Returning to FIG. 8, in Block 880 of FIG. 8, a drilling target in the subsurface region may be determined based on the seismic image (230), in accordance with one or more embodiments. The seismic image (230) may be transferred to a seismic interpretation system (740). The seismic interpretation system (740) may use the seismic image (230) to determine the location of a drilling target (730). The location of the drilling target (730) in a wellbore (118) may be based on, for example, an expected presence of gas or another hydrocarbon within a seismic image (230). Locations in a seismic image (230) may indicate an elevated probability of the presence of a hydrocarbon and may be targeted by well designers. On the other hand, locations in a seismic image (230) indicating a low probability of the presence of a hydrocarbon may be avoided by well designers.
In Block 890, a planned wellbore trajectory (704) to intersect the drilling target (730) is planned, in accordance with one or more embodiments. Knowledge of the location of the drilling target (730) and the seismic image (230) may be transferred to a wellbore planning system (738). Instructions associated with the wellbore planning system (738) may be stored, for example, in the memory (1209) within the computer system (1200) described in FIG. 12 below. The wellbore planning system (738) may use the knowledge of the location of the drilling target (730) and of the seismic image (230) to plan a planned wellbore trajectory (704) within the subsurface region of interest (102).

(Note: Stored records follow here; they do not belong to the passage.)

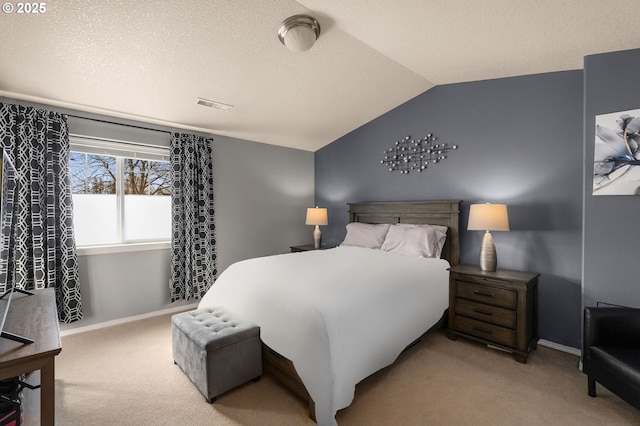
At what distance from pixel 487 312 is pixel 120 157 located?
4.17 metres

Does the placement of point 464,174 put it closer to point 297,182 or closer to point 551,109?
point 551,109

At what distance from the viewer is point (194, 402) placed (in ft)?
6.33

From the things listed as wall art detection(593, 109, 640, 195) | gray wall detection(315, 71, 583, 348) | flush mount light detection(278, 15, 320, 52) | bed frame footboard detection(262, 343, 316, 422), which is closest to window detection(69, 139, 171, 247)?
flush mount light detection(278, 15, 320, 52)

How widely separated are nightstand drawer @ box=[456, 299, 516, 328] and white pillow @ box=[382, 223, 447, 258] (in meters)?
0.59

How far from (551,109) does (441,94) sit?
1132mm

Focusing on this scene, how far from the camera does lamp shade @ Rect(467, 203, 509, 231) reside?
2.60 meters

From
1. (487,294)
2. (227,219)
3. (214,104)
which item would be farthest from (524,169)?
(227,219)

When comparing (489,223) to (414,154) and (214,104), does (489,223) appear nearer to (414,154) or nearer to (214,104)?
(414,154)

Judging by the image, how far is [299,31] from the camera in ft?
7.16

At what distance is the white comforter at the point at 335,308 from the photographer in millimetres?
1698

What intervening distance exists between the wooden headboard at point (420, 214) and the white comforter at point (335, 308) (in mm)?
411

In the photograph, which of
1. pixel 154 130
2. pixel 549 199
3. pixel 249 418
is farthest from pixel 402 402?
pixel 154 130

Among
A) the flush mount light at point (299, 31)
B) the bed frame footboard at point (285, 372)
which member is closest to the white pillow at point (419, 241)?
the bed frame footboard at point (285, 372)

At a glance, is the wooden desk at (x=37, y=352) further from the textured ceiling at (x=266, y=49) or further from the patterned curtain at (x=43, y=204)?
the textured ceiling at (x=266, y=49)
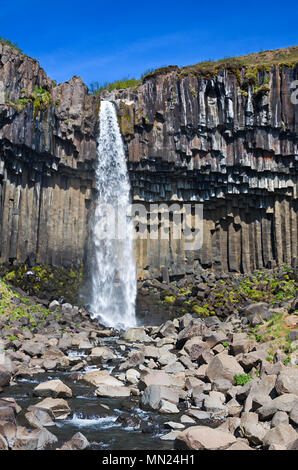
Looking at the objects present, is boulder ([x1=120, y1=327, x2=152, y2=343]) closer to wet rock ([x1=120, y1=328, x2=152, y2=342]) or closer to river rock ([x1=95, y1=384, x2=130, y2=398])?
wet rock ([x1=120, y1=328, x2=152, y2=342])

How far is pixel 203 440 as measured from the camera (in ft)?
23.7

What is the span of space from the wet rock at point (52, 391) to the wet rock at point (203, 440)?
422cm

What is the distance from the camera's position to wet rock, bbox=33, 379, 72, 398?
10.7m

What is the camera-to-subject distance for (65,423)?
29.6ft

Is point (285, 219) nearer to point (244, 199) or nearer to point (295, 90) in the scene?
point (244, 199)

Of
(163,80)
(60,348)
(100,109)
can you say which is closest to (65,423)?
(60,348)

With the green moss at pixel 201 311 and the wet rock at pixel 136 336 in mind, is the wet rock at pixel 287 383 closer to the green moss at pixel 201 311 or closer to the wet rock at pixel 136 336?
the wet rock at pixel 136 336

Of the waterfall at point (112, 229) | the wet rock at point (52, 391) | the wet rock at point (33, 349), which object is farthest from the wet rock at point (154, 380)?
the waterfall at point (112, 229)

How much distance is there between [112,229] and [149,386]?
68.8ft

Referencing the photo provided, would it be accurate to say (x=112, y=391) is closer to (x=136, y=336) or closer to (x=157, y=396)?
(x=157, y=396)

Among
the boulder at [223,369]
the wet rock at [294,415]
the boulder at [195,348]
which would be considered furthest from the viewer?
the boulder at [195,348]

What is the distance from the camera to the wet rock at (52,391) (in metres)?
10.7

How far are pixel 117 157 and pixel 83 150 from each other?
2501mm

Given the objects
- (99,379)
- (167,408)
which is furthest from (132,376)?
(167,408)
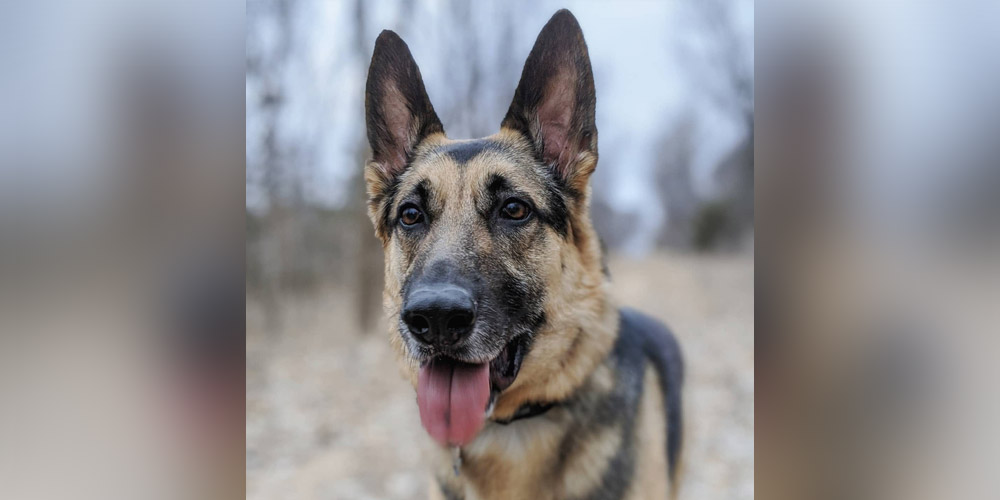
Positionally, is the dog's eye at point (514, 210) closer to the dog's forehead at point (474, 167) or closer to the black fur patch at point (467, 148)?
the dog's forehead at point (474, 167)

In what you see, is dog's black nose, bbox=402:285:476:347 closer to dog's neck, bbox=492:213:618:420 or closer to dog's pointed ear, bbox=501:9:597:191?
dog's neck, bbox=492:213:618:420

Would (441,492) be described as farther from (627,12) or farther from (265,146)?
(627,12)

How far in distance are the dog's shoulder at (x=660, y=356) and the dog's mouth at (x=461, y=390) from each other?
1.56ft

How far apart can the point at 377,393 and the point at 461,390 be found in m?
1.56

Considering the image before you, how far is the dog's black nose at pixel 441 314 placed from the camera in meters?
1.44

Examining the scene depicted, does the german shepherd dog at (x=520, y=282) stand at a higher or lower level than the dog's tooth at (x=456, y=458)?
higher

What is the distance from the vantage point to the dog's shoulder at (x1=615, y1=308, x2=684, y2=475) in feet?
6.65

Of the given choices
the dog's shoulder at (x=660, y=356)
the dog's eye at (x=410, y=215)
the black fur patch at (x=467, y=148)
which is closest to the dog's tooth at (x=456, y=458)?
the dog's shoulder at (x=660, y=356)

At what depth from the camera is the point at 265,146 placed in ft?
9.04
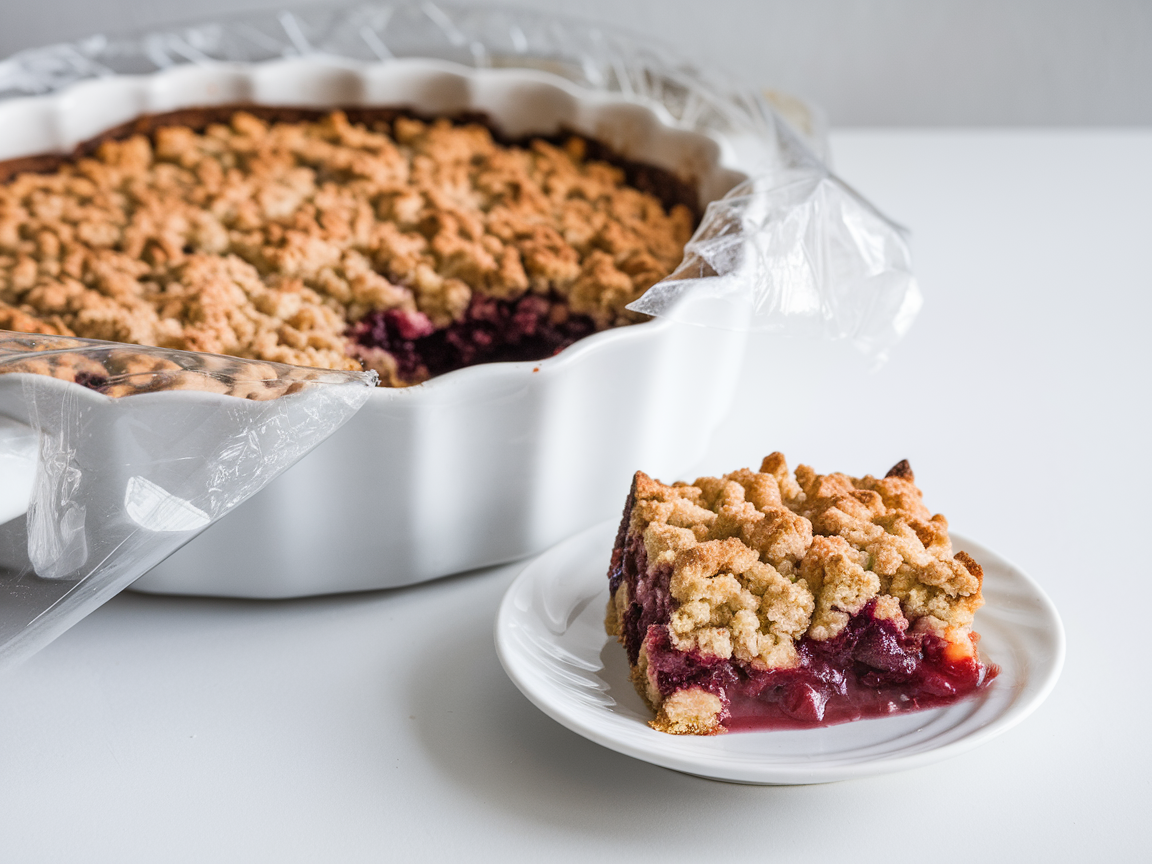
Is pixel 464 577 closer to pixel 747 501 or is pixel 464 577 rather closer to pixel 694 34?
pixel 747 501

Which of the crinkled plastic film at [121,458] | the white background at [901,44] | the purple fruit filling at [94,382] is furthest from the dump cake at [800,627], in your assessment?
the white background at [901,44]

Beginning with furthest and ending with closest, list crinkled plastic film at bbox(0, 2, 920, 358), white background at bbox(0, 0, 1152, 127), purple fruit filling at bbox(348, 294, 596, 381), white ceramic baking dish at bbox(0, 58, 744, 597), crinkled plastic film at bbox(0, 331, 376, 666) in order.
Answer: white background at bbox(0, 0, 1152, 127) < purple fruit filling at bbox(348, 294, 596, 381) < crinkled plastic film at bbox(0, 2, 920, 358) < white ceramic baking dish at bbox(0, 58, 744, 597) < crinkled plastic film at bbox(0, 331, 376, 666)

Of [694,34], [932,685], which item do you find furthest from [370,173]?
[694,34]

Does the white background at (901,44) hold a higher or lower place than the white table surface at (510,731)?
higher

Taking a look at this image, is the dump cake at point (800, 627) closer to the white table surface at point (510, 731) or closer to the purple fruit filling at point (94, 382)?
the white table surface at point (510, 731)

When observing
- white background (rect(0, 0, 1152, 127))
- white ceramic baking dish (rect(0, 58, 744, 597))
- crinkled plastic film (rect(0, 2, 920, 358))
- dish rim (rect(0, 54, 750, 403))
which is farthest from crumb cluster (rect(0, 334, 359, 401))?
white background (rect(0, 0, 1152, 127))

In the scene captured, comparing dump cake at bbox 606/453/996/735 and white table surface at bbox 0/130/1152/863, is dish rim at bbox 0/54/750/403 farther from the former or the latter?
dump cake at bbox 606/453/996/735
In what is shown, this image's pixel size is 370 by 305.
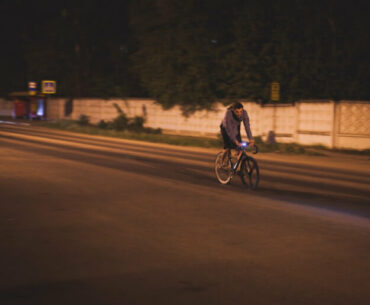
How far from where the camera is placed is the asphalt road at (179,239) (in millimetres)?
4758

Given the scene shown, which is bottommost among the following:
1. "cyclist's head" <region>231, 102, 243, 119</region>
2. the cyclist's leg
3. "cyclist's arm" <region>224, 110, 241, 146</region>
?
the cyclist's leg

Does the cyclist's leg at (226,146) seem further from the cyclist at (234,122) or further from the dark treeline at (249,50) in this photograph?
the dark treeline at (249,50)

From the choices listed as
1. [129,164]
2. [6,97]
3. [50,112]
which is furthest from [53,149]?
[6,97]

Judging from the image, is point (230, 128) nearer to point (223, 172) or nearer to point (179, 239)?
point (223, 172)

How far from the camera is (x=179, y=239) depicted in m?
6.58

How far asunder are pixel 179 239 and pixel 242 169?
4415 millimetres

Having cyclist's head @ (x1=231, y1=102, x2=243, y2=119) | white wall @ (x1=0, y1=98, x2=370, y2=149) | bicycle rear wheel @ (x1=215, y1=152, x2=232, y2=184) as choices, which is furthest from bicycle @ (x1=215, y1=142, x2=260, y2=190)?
white wall @ (x1=0, y1=98, x2=370, y2=149)

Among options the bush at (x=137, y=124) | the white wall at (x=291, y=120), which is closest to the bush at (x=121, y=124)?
the bush at (x=137, y=124)

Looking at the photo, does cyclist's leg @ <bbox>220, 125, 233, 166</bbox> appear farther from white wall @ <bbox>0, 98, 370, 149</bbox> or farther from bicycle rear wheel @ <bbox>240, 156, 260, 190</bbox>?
white wall @ <bbox>0, 98, 370, 149</bbox>

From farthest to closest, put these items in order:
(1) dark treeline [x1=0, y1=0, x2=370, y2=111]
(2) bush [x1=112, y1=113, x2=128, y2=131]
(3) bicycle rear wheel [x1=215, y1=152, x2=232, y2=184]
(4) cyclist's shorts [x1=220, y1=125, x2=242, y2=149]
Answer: (2) bush [x1=112, y1=113, x2=128, y2=131] → (1) dark treeline [x1=0, y1=0, x2=370, y2=111] → (3) bicycle rear wheel [x1=215, y1=152, x2=232, y2=184] → (4) cyclist's shorts [x1=220, y1=125, x2=242, y2=149]

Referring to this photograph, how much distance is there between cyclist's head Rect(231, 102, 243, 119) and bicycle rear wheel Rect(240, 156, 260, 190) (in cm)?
91

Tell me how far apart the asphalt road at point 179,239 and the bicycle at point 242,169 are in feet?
0.84

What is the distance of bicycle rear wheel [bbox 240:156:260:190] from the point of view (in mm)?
10477

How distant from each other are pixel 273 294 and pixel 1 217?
4560 millimetres
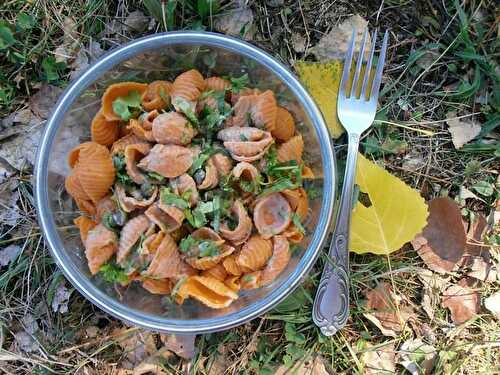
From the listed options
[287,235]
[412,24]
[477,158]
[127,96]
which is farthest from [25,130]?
[477,158]

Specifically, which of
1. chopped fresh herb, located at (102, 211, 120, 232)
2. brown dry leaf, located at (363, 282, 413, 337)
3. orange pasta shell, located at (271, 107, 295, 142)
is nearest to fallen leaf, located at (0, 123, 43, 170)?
chopped fresh herb, located at (102, 211, 120, 232)

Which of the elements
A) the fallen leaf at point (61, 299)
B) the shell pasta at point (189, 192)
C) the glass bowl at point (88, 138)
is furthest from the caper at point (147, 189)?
the fallen leaf at point (61, 299)

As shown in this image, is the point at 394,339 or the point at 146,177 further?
the point at 394,339

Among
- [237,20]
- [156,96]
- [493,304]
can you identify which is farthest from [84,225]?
[493,304]

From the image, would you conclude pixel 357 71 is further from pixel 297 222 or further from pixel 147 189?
pixel 147 189

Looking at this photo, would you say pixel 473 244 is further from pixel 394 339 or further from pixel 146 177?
pixel 146 177

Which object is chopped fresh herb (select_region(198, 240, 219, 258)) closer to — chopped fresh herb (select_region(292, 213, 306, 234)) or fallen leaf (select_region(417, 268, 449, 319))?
chopped fresh herb (select_region(292, 213, 306, 234))
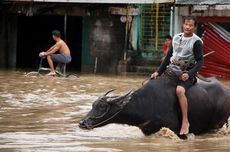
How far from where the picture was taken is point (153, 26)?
68.8 feet

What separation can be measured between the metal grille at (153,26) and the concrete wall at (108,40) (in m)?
0.75

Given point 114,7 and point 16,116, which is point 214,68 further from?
point 16,116

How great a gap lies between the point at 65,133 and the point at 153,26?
45.2 ft

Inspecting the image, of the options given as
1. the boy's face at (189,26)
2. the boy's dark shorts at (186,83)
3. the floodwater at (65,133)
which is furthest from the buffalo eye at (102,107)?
the boy's face at (189,26)

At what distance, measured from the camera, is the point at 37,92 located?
12594mm

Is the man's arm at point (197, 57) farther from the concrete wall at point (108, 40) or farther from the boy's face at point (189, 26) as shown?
the concrete wall at point (108, 40)

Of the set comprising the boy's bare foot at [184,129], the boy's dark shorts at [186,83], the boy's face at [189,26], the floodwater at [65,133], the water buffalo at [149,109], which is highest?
the boy's face at [189,26]

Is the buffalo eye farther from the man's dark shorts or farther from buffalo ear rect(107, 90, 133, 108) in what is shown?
the man's dark shorts

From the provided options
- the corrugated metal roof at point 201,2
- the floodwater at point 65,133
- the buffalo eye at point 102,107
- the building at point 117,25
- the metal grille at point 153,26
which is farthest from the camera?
the metal grille at point 153,26

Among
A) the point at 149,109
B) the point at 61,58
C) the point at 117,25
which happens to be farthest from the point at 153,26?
the point at 149,109

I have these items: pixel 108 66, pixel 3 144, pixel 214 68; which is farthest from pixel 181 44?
pixel 108 66

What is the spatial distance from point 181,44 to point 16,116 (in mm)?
3007

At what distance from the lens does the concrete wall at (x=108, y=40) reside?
21.2m

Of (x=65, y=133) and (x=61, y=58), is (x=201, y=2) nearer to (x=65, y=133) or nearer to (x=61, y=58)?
(x=61, y=58)
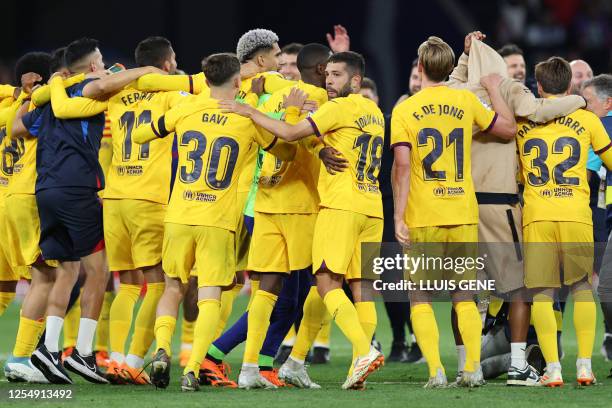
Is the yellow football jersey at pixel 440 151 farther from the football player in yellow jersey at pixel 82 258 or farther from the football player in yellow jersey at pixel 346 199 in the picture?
the football player in yellow jersey at pixel 82 258

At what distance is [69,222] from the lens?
859cm

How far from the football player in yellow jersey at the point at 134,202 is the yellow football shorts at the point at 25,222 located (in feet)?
2.17

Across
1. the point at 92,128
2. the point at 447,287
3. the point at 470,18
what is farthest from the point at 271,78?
the point at 470,18

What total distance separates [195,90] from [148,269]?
132 cm

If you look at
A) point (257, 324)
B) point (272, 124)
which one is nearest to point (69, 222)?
→ point (257, 324)

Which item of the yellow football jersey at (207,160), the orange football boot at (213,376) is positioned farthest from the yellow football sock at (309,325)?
the yellow football jersey at (207,160)

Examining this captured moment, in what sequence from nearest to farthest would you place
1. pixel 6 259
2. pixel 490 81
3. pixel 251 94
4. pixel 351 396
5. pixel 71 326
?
pixel 351 396 → pixel 490 81 → pixel 251 94 → pixel 6 259 → pixel 71 326

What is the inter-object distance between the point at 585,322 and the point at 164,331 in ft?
9.48

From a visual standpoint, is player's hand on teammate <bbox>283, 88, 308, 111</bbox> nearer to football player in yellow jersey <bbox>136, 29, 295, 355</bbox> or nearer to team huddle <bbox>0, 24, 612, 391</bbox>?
team huddle <bbox>0, 24, 612, 391</bbox>

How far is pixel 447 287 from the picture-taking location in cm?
801

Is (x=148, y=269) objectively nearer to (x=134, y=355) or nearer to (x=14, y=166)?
(x=134, y=355)

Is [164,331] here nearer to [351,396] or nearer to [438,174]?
[351,396]

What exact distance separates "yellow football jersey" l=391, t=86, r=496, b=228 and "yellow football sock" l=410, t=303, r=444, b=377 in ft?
1.89

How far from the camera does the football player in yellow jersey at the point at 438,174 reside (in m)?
7.97
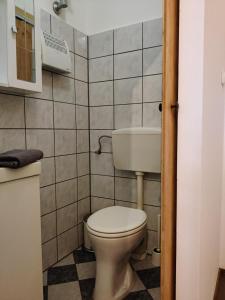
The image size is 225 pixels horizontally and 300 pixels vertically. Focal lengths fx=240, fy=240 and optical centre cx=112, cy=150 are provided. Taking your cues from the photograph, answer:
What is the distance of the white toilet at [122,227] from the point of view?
1277mm

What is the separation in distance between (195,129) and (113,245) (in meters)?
0.80

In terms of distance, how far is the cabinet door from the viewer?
118 centimetres

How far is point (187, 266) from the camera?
31.9 inches

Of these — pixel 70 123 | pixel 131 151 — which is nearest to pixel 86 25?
pixel 70 123

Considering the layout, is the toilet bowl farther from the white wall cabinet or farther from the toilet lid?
Result: the white wall cabinet

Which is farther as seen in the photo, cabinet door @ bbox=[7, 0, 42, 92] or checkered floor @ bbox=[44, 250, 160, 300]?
checkered floor @ bbox=[44, 250, 160, 300]

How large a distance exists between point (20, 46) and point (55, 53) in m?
0.32

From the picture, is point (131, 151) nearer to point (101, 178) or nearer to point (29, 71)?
point (101, 178)

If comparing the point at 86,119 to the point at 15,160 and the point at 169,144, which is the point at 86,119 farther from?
the point at 169,144

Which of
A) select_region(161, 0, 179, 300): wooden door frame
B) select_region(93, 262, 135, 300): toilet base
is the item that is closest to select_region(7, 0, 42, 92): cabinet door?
select_region(161, 0, 179, 300): wooden door frame

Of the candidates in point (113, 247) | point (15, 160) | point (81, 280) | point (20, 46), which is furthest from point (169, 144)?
point (81, 280)

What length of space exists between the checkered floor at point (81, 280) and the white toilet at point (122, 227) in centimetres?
9

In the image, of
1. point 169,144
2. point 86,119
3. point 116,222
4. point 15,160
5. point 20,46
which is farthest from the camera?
point 86,119

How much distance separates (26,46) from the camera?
49.7 inches
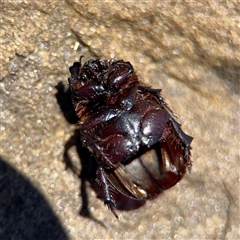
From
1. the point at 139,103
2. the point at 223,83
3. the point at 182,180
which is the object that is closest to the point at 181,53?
the point at 223,83

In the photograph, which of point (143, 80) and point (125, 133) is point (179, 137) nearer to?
point (125, 133)

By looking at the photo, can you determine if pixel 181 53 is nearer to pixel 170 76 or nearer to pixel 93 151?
pixel 170 76

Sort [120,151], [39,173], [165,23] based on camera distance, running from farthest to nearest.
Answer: [165,23] → [39,173] → [120,151]

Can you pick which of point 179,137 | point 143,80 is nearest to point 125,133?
point 179,137

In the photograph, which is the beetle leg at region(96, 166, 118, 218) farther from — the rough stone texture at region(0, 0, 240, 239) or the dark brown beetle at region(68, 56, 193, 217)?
the rough stone texture at region(0, 0, 240, 239)

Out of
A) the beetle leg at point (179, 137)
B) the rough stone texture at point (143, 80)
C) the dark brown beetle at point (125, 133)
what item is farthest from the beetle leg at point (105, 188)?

In Block 895, a portion of a wellbore is drilled guided by the planned wellbore trajectory, in accordance with one or more embodiments. The wellbore planning system (738) may transfer the planned wellbore trajectory (704) to the drilling system (700) described in FIG. 7. The drilling system (700) may drill the wellbore (118) along the planned wellbore trajectory (704) to access and produce the hydrocarbon reservoir (104) to the surface (124).
As an illustrative example of the methods, processes, models, and techniques described herein, a plurality of time-space waveforms (205) was acquired, a ML network (402) was trained, and a plurality of predicted first arrivals (424) was generated. Specifically, the plurality of time-space waveforms (205) is the first CSG (300) of FIG. 3. With 75 training bins (414) of 40 m, 75 training subsets (412) were formed from the first CSG (300). Each training subset (416) was used to train a ML subnetwork obtaining effectively 75 trained ML subnetworks. The ML subnetworks were trained with the network architecture shown in FIG. 6.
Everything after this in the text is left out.